20 Hij slaat zijn handen aan degenen, die vrede met Hem hadden; hij ontheiligt Zijn verbond.
Roko svojo steza nad njé, ki živé v miru med seboj, oskrunja zavezo svojo.
21 Zijn mond is gladder dan boter, maar zijn hart is krijg; zijn woorden zijn zachter dan olie, maar dezelve zijn blote zwaarden.
Sladke so, maslene besede njegove, a vojska tiči v njegovem srci; mehkeji od olja so njegove besede, ali goli meči.
22 Werp uw zorg op den HEERE, en Hij zal u onderhouden; Hij zal in eeuwigheid niet toelaten, dat de rechtvaardige wankele.

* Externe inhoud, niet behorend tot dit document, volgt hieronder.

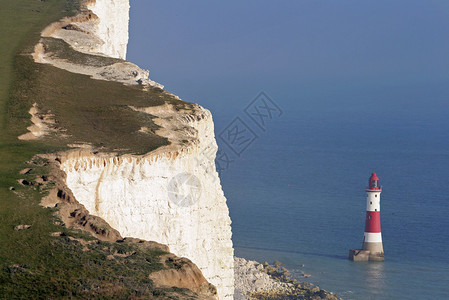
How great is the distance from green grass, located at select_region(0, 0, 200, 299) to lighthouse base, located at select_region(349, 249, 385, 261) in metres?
34.8

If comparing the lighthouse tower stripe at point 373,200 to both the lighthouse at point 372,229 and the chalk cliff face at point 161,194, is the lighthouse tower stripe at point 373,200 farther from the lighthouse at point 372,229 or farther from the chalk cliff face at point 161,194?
the chalk cliff face at point 161,194

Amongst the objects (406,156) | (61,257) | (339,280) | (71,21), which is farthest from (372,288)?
(406,156)

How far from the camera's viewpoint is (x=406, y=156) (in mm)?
143375

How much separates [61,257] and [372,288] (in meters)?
49.3

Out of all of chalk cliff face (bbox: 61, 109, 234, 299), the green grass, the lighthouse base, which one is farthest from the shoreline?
the green grass

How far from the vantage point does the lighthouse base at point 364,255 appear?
232 feet

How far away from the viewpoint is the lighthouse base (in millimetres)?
70625

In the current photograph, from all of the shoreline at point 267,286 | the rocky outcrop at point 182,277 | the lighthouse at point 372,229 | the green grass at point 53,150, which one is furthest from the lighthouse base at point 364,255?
the rocky outcrop at point 182,277

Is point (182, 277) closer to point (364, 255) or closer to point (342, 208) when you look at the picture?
point (364, 255)

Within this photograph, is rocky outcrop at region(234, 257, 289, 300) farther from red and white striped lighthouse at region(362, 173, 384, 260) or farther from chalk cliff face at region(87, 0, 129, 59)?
chalk cliff face at region(87, 0, 129, 59)

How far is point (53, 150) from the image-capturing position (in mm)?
24172

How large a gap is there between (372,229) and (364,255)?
2543mm

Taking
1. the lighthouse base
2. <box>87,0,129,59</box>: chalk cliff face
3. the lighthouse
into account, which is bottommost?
the lighthouse base

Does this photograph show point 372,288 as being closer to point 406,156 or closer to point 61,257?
point 61,257
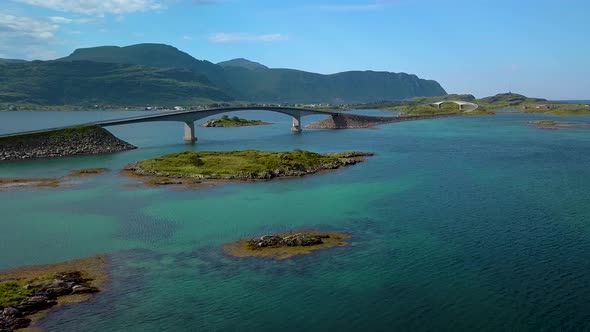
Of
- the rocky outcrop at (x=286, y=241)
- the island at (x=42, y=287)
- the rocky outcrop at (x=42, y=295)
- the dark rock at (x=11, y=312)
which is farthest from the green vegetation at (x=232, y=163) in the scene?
the dark rock at (x=11, y=312)

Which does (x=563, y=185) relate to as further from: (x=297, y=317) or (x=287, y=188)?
(x=297, y=317)

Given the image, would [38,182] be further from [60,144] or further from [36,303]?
[36,303]

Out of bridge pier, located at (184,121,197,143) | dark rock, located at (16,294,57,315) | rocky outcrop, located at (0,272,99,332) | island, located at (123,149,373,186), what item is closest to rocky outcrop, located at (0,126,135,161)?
bridge pier, located at (184,121,197,143)

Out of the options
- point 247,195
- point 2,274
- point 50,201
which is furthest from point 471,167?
point 2,274

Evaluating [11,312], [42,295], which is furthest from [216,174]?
[11,312]

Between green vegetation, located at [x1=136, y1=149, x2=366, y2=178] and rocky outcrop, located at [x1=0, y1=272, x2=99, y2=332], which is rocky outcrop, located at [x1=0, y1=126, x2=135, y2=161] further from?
rocky outcrop, located at [x1=0, y1=272, x2=99, y2=332]

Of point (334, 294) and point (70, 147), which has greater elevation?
point (70, 147)
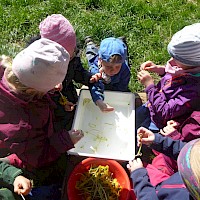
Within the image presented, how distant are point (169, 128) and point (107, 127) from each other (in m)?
0.48

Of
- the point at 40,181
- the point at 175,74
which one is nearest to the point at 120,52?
the point at 175,74

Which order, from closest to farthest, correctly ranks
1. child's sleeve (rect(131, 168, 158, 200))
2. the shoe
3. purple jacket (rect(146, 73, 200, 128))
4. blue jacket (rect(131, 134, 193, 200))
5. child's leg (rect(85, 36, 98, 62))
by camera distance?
blue jacket (rect(131, 134, 193, 200)), child's sleeve (rect(131, 168, 158, 200)), purple jacket (rect(146, 73, 200, 128)), child's leg (rect(85, 36, 98, 62)), the shoe

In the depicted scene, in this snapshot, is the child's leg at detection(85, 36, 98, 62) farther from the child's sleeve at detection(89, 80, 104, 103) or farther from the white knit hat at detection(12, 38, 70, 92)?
the white knit hat at detection(12, 38, 70, 92)

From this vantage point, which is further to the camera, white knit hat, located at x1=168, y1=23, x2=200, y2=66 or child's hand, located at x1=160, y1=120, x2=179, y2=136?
child's hand, located at x1=160, y1=120, x2=179, y2=136

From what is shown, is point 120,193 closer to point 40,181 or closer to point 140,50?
point 40,181

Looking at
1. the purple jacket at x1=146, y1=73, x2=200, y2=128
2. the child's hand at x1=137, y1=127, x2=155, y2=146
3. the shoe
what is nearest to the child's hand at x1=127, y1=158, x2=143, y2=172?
the child's hand at x1=137, y1=127, x2=155, y2=146

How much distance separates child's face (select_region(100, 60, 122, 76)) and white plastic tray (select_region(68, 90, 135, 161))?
16 cm

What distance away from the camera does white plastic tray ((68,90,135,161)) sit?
8.80ft

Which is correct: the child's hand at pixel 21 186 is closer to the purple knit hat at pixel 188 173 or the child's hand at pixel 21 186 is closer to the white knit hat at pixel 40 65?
the white knit hat at pixel 40 65

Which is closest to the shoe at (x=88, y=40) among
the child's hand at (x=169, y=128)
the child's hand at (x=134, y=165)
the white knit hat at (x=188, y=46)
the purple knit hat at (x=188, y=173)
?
the white knit hat at (x=188, y=46)

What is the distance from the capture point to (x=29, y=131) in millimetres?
2260

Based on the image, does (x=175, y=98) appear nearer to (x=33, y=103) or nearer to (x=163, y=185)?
(x=163, y=185)

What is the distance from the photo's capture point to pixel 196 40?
253 cm

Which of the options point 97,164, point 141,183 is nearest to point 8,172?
point 97,164
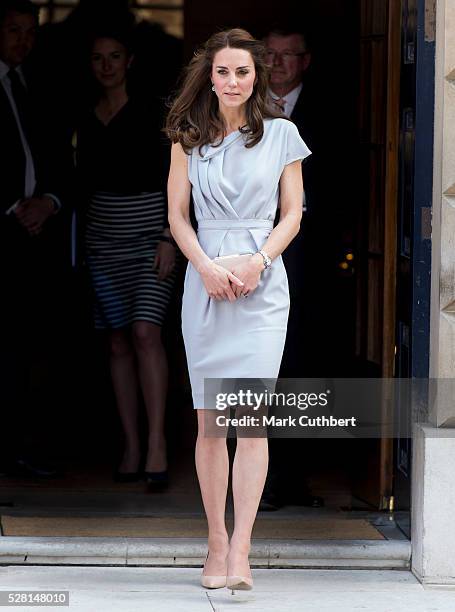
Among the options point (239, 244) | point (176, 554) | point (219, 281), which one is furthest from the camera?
point (176, 554)

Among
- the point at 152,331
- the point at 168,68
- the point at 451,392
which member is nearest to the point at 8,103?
the point at 152,331

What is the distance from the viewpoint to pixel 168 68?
28.7 ft

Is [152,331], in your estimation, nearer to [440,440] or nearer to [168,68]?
[440,440]

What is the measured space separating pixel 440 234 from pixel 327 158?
1.14m

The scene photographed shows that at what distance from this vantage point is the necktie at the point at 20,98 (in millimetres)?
6797

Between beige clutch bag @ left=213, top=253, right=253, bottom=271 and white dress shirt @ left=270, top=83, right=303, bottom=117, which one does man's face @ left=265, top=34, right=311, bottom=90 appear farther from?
beige clutch bag @ left=213, top=253, right=253, bottom=271

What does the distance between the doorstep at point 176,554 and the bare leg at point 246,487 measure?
1.79 feet

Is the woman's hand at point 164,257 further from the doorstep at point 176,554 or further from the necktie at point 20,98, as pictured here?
the doorstep at point 176,554

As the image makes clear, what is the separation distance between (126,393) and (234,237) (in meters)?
1.98

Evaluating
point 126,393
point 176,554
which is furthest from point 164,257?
point 176,554

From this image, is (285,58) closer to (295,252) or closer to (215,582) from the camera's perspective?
(295,252)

Nad Gospoda zváli, karkoli ti dá, in on te bode podpiral; nikdar ne pripustí pravičnemu, da omahne.
23 Maar Gij, o God! zult die doen nederdalen in den put des verderfs; de mannen des bloeds en bedrogs zullen hun dagen niet ter helft brengen; ik, daarentegen, zal op U vertrouwen.
Ti torej, Bog, pahneš jih v jamo gnjilobe: ljudje krvoločni in zvijačni ne doživé dní svojih polovice, jaz pa bodem tebi zaupal.